0

I have an std::array of 64-bit structs, where each struct looks like:

MyStruct
{
    float _a{0};
    float _b{0};
};  // Assume packed

One thread (CPU core) will write the 64-bit object and a second thread (different core) will read it.

I am using Intel x86 architecture and I know 64-bit writes are guaranteed to be atomic, from the Intel Developer Manuals.

However, I'm worried the second thread might cache the value in a register and not detect when the value has changed.

  • Will the MESIF protocol guarantee the second thread sees the writes?
  • Do I need the volatile keyword to tell the compiler another thread might be modifying the memory?
  • Do I need atomics?

The thread writing the values is extremely performance sensitive and I'd like to avoid memory barriers, mutexes etc if I can.

Uwe Keim
  • 39,551
  • 56
  • 175
  • 291
user997112
  • 29,025
  • 43
  • 182
  • 361
  • 1
    64-bit writes are atomic, but only if the value is 64-bit aligned, so you'll need to align your struct to 8 bytes instead of currently 4-byte – phuclv Feb 01 '20 at 03:26
  • an aligned 64 bit (unsigned) variable "might" get implemented as a single 64 bit register read/write which wont get interrupted, then you can easily extract the two items. you could insure this with a few lines of assembly language. Otherwise I agree with an answer below you have to use a lock. – old_timer Feb 01 '20 at 14:19
  • @old_timer An aligned 64-bit variable is guaranteed to be Atomic. I checked with Intel manuals. The question is whether/how to ensure the other thread sees the value – user997112 Feb 01 '20 at 15:43
  • volatile would be the first choice, but does that guarantee the compiler will put the value in memory as desired? You would have to either check regularly, or use asm to insure it is doing what you want. – old_timer Feb 01 '20 at 16:08

4 Answers4

1

Regardless of whether volatile will be deprecated in the next C++ version - volatile was never designed or intended to be used for multithreading! This is in contrast to Java where volatile means something entirely different (the Java volatile semantics are much closer to those of the C++ atomics).

It would be good to have some more information about the actual problem, i.e., some more context about what you are actually trying to achieve.

Based on your description you have only two threads involved - one reading and one writing - I would suggest to use a single-producer-single-consumer queue. Such a queue can be implemented with only two atomic counters for the head/tail indexes; the values itself don't have to be atomic and can be of any type (including non-trivially copyable ones).
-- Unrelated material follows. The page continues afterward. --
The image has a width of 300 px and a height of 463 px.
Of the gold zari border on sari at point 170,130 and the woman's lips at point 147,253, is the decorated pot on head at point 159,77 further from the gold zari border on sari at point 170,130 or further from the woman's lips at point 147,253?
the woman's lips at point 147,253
But to understand if this would be a valid solution, I would need more information: Should the items be consumed FIFO or LIFO? What about the array? How large is it? Can it overflow/underflow (i.e., threads try to write/read entries, but the array is full/empty)? How should a full/empty array be handled?

mpoeter
  • 2,574
  • 1
  • 5
  • 12
  • An Array of 100 elements, each element is two 32-bit floats. One thread writes, the other thread reads. The writing thread needs to be as fast as is possible because it's processing a live feed, hence I wish to avoid mutexes and atomics because of the memory barriers. I like volatile because it forces the variable to cache, which can then use cache coherency. – user997112 Feb 01 '20 at 15:46
  • The array isn't a queue, elements do not move in the array. – user997112 Feb 01 '20 at 15:51
  • You are still leaving out important details. Please try to explain the _problem_ you are trying to solve in as much detail as possible - not just your attempt to solve it. Forget about volatile and cache coherency! volatile is only useful for "unusual" memory, like a memory-mapped port that can be read/written to communicate with e.g. a sensor. For more details on atomics vs volatile see this article from Herb Sutter: https://www.drdobbs.com/parallel/volatile-vs-volatile/212701484 BTW: you don't have to move the elements in the array to use it as a queue. – mpoeter Feb 01 '20 at 16:48
  • I wish to transfer 64 bits from writer thread to reader thread without making it expensive? – user997112 Feb 01 '20 at 22:26
  • Well, I can tell you that you can use simple load/store operations to transfer 64bit values between threads, but it won't help you much,will it? Whether you have to make the variable atomic or not depends on other factors... I know I am repeating myself, but please provide some more context. Use the [five whys method](https://en.wikipedia.org/wiki/Five_whys) and start with "why do you have to transfer 64 bits from writer thread to reader". If I can see the bigger picture, I can help you find a correct (under the semantics of the C++ memory model) and fast solution. – mpoeter Feb 02 '20 at 16:52
  • I think I can use atomics but with release memory barrier to achieve the same as volatile keyword. – user997112 Feb 03 '20 at 22:51
  • If anything, you need to combine acquire and release operations - release alone will do nothing. But acquire/release operations only order *surrounding instructions* (aka satellite data). However, I am not sure if this is even necessary in your case, but without more information it is impossible to tell. And please forget about volatile - it has *nothing* to do with concurrency/multithreading, and it was *never* designed or intended to be used for it! volatile allows optimizations that are forbidden for atomics, so you might not end up with what you are expecting! – mpoeter Feb 04 '20 at 08:50
  • I am literally transferring 64 bits from one thread to another. I can't elaborate as that's it. volatile would/should force the compiler to generate instructions reading the data from memory (not register). This would then allow me to use the cache coherency protocol – user997112 Feb 14 '20 at 05:12
  • @user997112 you certainly could elaborate, you just choose not to. Why do you want to transfer data between the two threads? What is the purpose behind it? How often do you do it (i.e., how often does the producer write a new value, how often does the consumer try to read a new value)? Is there some synchronization (how does the consumer know if there is a new value)? Does the consumer have to read _every_ value or only the _latest_ value? The answers to all these questions should become clear once we understand the _problem_ you are trying to solve, not just your _attempt_ to solve it. – mpoeter Feb 14 '20 at 09:26
  • @user997112 and no, volatile _will NOT_ give you the guarantees you are looking for!! You are working with C++, so you have to abide to the rules of the language. Since you want to communicate between two threads, you have to use some form of synchronization. The simple way would be via classic locks, but since you say this is performance sensitive, it would probably best to use atomics. – mpoeter Feb 14 '20 at 09:31
0

Will the MESIF protocol guarantee the second thread sees the writes?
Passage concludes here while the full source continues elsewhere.